# Exercise directions
Each line below should be repeated exactly, but no picture should be carried over.

Image-caption web data:
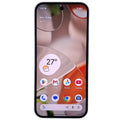 Google Pixel 9 256GB 12GB RAM 5G Porcelain (Good Condition)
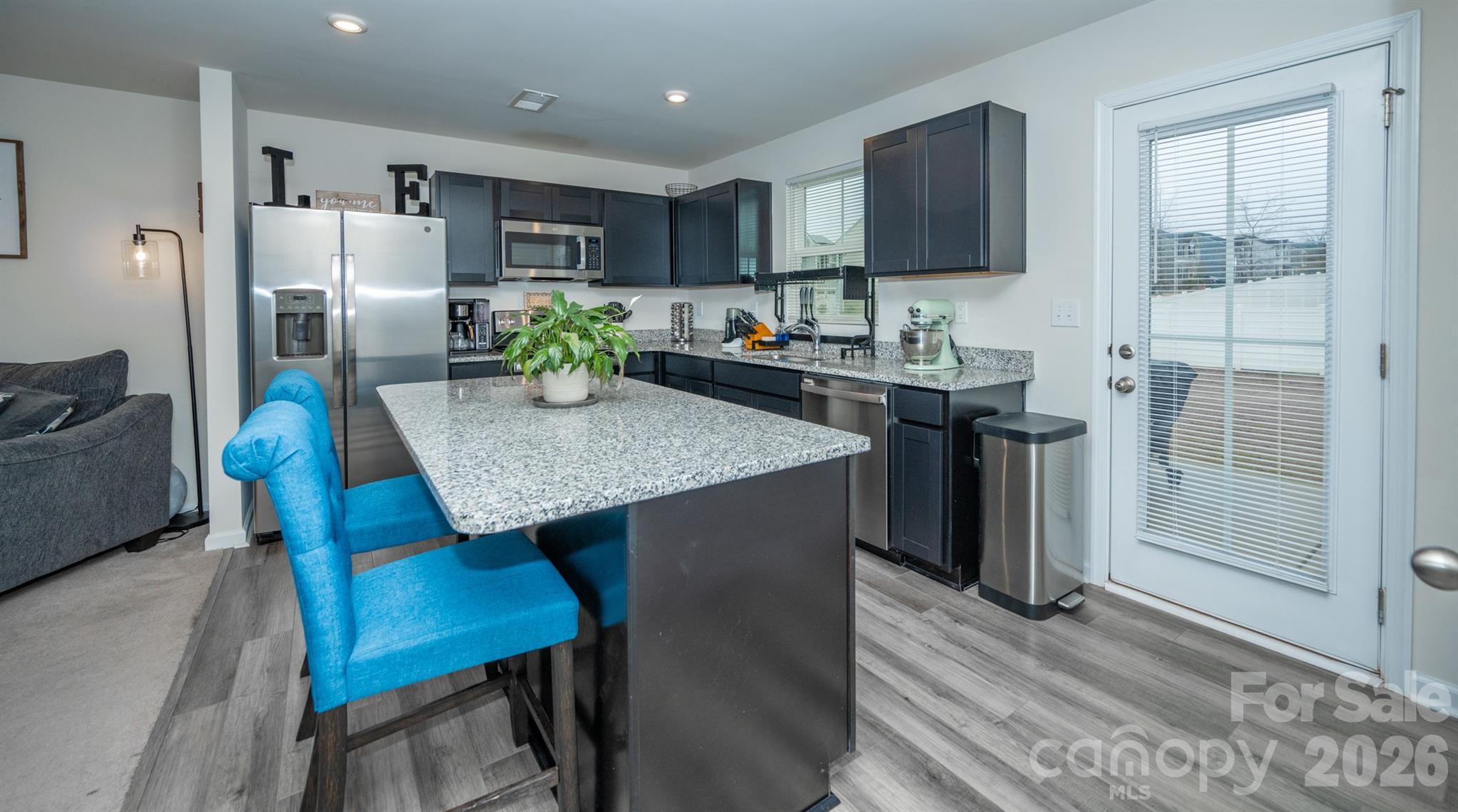 181 Crosstie Lane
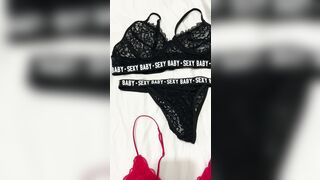 Karbgarcia_ (Karla bustillos) OnlyFans Leaks Latina Sexy Babe 117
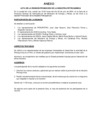 Vista preliminar de documento 4. Anexo de la Consulta Pública (Evidencias)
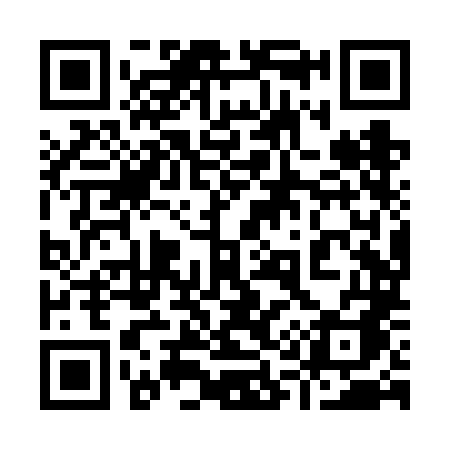 QR code for 918VLA
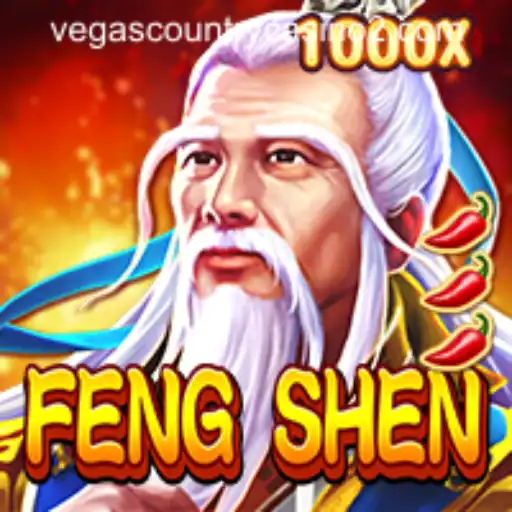 Unveiling FengShen: The Mystical World of Strategy and Adventure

# Response to the task
 Google Pixel 9 256GB 12GB RAM 5G Porcelain (Good Condition)
 181 Crosstie Lane
 Karbgarcia_ (Karla bustillos) OnlyFans Leaks Latina Sexy Babe 117
 Vista preliminar de documento 4. Anexo de la Consulta Pública (Evidencias)
 QR code for 918VLA
 Unveiling FengShen: The Mystical World of Strategy and Adventure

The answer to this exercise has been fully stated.